**TASK DIRECTIONS:**
Will you write out, word for word, every line from the one with "Garden City Center" to the final line of the data below, with the pictures left out?

**** THE DATA

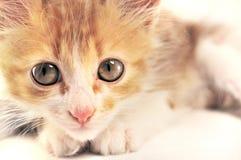 милый котенок Стоковая Фотография RF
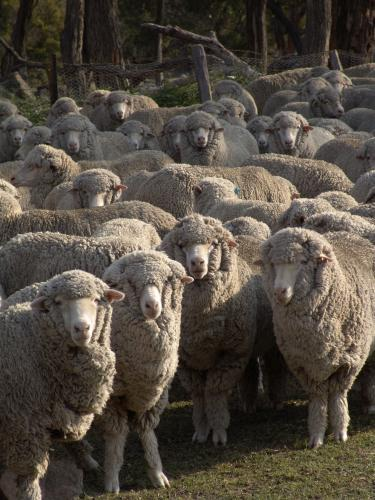 Mob of sheep looking directly at the camera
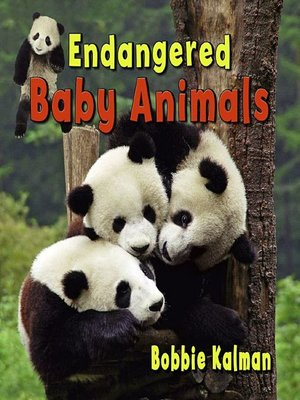 cover image of Endangered Baby Animals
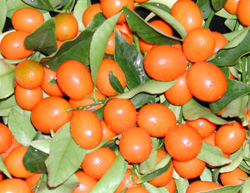 'Nagami' Kumquat Tree 5 Gal
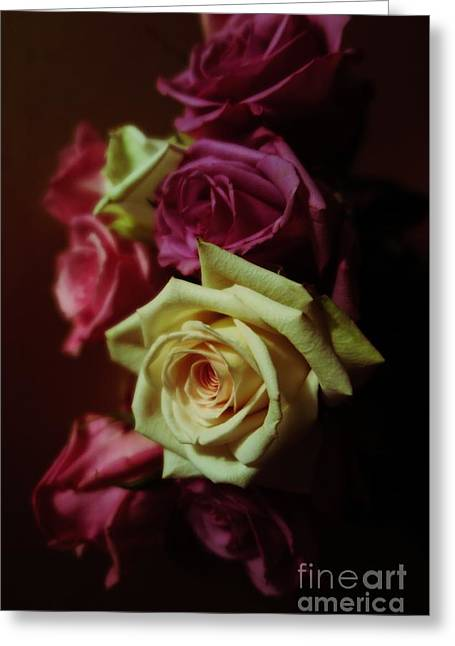 Pinks And Purple Petals Photographs Greeting Cards - Dramatic Purple And Yellow Roses Greeting Card by Tara  Shalton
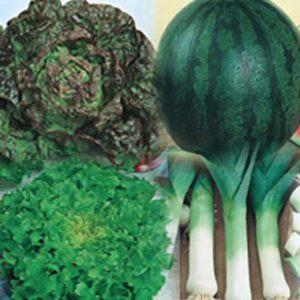 sementes de hortaliças - a sua escolha - kit 06 variedades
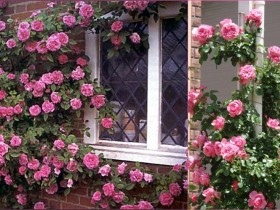 Window, decorated with roses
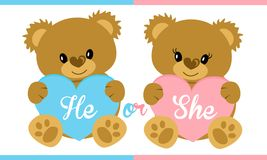 Cute vector character illustration. Teddy bear holding blue and pink heart. Gender reveal party. Boy or girl? Invitation template card. Birth child. Baby shower Stock Photography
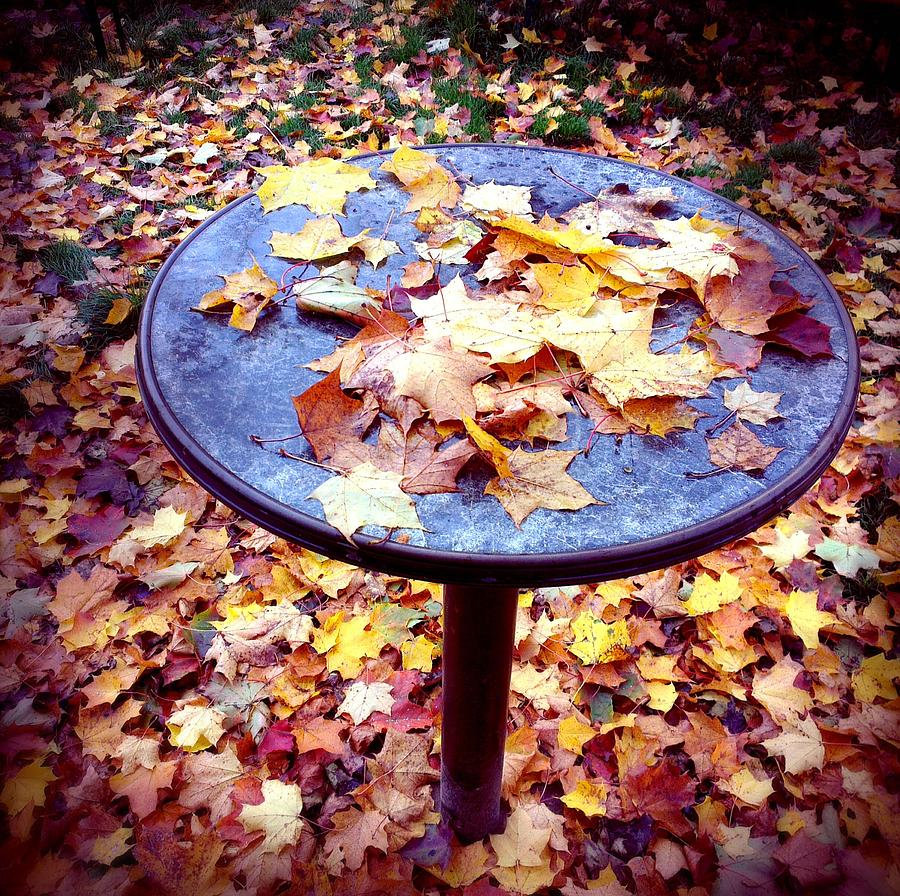 Fall Photograph - Fall foliage on table and ground by Matthias Hauser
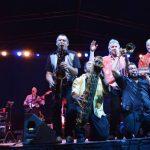 Garden City Center Summer Concert Series: Steve Smith & The Nakeds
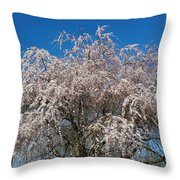 Flowering Cherry  Throw Pillow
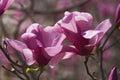 Galaxy hybrid magnolia flowers x between liliflora nigra and sprengeri diva Royalty Free Stock Photo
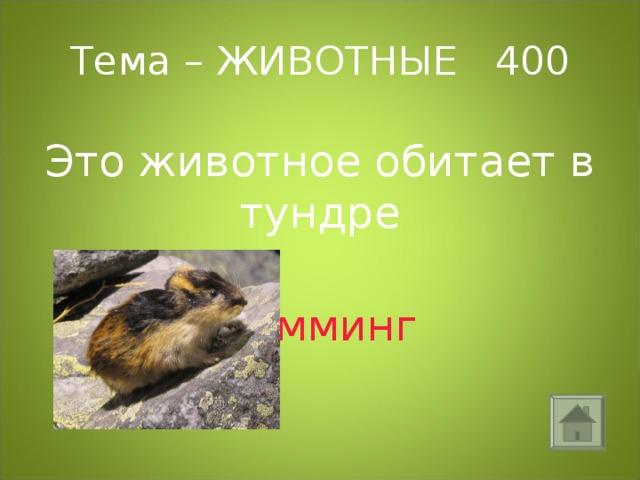 Тема – ЖИВОТНЫЕ 400 Это животное обитает в тундре  лемминг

********

**WRITTEN ANSWER:**
 Garden City Center Summer Concert Series: Steve Smith & The Nakeds
 Flowering Cherry  Throw Pillow
 Galaxy hybrid magnolia flowers x between liliflora nigra and sprengeri diva Royalty Free Stock Photo
 Тема – ЖИВОТНЫЕ 400 Это животное обитает в тундре  лемминг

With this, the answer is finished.